Apparently it is hard to grow? This much I know: I love sweet corn. I’ve had a few types recommended to me. Bread and butter is one, and Silver Queen is another. According to my dad, my great-grandfather was the one who first introduced Silver Queen to the area. He had a legendary green thumb. I never knew him, but I am going to put my garden on the last half-acre of the old family farm, and that’s the closest I can get to knowing him, isn’t it? The cemetery is half a mile up the road, and if I get some Silver Queen to be proud of, maybe I’ll drop in and let him know. However, I probably won’t share the sweet corn.

Regarding potatoes:

My mom has pictures of her on the back of a potato harvester. Neighbor Bill has informed me that the way to discover if we can grow potatoes is to go find a potato with eyes. Cut it in half. Put it in the soil about yay deep (indicates with hands), and see what happens. Once there is blight in the soil, it’s hard to get the blight out, so maybe you’ll get a potato and maybe you won’t.

Regarding myself:

Despite a lifelong reluctance toward asking for help or admitting I am in any way not on top of things, when I do ask for help, no one laughs at me. Contrary to my expectations, everyone is kind and helpful. Is that unique to gardening?

Experienced Gardener: How’s your water?

Me: …………watery?

Soil can be: dusty, loamy, acidic, alkaline, dirty, muddy, rich, earthy, peaty, soddy, grassy, and it can smell like the most wonderful thing.

I still don’t know what loamy means.

All ground is hard until such time as it isn’t.

Alex’s Garden

garden

My childhood home has been un-lived in for a lot of the last decade. We were transplanted (is that too on the nose for a gardening blog?) when my parents took jobs that moved us overseas. From a small half-acre in Upstate New York to Iceland.

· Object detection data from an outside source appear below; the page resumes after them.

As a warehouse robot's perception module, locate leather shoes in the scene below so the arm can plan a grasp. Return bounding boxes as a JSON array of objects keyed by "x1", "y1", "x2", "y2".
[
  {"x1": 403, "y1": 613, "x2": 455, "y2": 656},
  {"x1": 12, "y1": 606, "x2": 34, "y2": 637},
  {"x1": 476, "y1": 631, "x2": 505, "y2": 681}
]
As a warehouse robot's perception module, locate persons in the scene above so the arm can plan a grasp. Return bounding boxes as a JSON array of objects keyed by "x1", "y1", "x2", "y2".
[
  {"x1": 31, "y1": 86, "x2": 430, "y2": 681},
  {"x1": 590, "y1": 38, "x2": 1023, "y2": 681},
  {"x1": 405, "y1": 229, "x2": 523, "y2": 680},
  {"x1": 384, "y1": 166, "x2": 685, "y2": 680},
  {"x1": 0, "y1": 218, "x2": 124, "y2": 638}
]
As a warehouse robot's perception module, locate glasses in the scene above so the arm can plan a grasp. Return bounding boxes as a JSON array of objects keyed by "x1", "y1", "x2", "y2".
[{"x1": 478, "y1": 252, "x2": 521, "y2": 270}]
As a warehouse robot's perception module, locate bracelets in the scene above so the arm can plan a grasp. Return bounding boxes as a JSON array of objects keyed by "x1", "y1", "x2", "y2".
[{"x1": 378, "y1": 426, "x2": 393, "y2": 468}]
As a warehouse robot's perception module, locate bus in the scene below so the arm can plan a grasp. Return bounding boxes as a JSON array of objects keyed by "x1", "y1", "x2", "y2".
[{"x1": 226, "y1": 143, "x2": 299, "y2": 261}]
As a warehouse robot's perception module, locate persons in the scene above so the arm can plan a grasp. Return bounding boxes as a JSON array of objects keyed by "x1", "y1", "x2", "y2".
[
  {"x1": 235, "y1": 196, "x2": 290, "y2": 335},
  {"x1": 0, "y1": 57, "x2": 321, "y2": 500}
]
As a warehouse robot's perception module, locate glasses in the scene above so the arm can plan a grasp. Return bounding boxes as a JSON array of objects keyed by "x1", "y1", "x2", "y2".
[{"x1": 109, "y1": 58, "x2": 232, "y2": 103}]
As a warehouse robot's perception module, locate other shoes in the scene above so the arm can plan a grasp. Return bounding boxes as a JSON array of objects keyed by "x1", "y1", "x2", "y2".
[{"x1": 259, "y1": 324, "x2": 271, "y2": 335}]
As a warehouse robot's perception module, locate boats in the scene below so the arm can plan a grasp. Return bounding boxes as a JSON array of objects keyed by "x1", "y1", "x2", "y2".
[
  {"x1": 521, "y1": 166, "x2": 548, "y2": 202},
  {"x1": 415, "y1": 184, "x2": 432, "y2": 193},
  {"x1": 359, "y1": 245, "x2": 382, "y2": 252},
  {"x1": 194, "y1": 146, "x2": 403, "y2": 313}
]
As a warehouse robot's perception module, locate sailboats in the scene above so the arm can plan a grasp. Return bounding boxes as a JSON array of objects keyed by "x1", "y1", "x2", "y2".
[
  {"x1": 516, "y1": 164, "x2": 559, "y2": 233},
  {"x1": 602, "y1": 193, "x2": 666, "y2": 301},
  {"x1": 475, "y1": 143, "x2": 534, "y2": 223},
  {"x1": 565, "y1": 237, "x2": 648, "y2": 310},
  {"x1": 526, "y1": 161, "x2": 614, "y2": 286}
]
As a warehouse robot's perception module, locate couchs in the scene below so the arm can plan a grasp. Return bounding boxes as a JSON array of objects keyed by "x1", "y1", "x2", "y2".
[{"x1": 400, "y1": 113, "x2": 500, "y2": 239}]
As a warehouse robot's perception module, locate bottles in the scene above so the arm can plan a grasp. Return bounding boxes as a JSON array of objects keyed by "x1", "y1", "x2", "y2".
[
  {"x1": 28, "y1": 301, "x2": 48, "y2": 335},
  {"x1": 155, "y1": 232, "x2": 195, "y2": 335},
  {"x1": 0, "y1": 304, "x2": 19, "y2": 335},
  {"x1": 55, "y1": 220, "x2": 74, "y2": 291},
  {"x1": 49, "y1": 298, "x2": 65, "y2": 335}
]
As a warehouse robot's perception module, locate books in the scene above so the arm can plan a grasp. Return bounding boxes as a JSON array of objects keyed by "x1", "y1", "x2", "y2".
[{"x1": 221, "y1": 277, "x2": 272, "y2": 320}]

From the lush and green country side to a lava field where nothing seemed to grow and the nights were so long they never seemed to end.

In the interim between then and now there have been a lot of moves. A lot. There have been a lot of new houses, new experiences, new people. There have been new countries, new cities, new addresses. You should see the address book on my Amazon page, it tells a story. There have been really sweet times, and really hard times. Our family unit has changed shape, and the way we fly apart and then come together again reminds me of the way a jellyfish moves through the water.

I’m back now, and it feels good. Yesterday, I sat in my grandmother’s rocking chair. Last night, I slept in the room I slept in as a child. Today, I need to return my aunt’s pizza tray. The mundanity of that fills me up.

When we were little, we bought our Mom day lilies and fruit trees to try and fill up the big empty yard. Some of them survived, and most of them did not. When I came home for a summer a few years ago, I went to Walmart and bought some discount flowers on my aunt’s advice and I stuck them in the ground. I divided up the big, bulbous end of the yellow Daylily we had given my Mom years and years ago and I tried to make a little flower bed around the porch. It was my first foray into gardening as an adult and when I left at the end of the summer family members sent me photos of the lilies blooming the next spring. That felt really good.

I’ve wanted to grow things for a while now. I think I crave the roots. Having so few myself, I think I want the stability and semi-permanence of putting something in the ground and watching it grow and succeed and thrive.

I thought I’d start this blog, a journal of my first real gardening attempt, from the very beginning. I thought I’d muse on my own self, my own roots, my own attempt to put some down after the transience and unpredictability of the last thirteen years.

I want a garden. I want to eat tomatoes that I grow myself. I want to know what loamy means. I’m a novice. I have recently (this morning) learned what a zinnia looks like. I still have to work to remember the difference between an annual and a perennial, like when someone holds up their left index finger and thumb to remember which way is left and which way is right. But I think I’ll get there, and I think I’ll be discovering things along the way, and I think there will be healing, and I hope there will be tomatoes.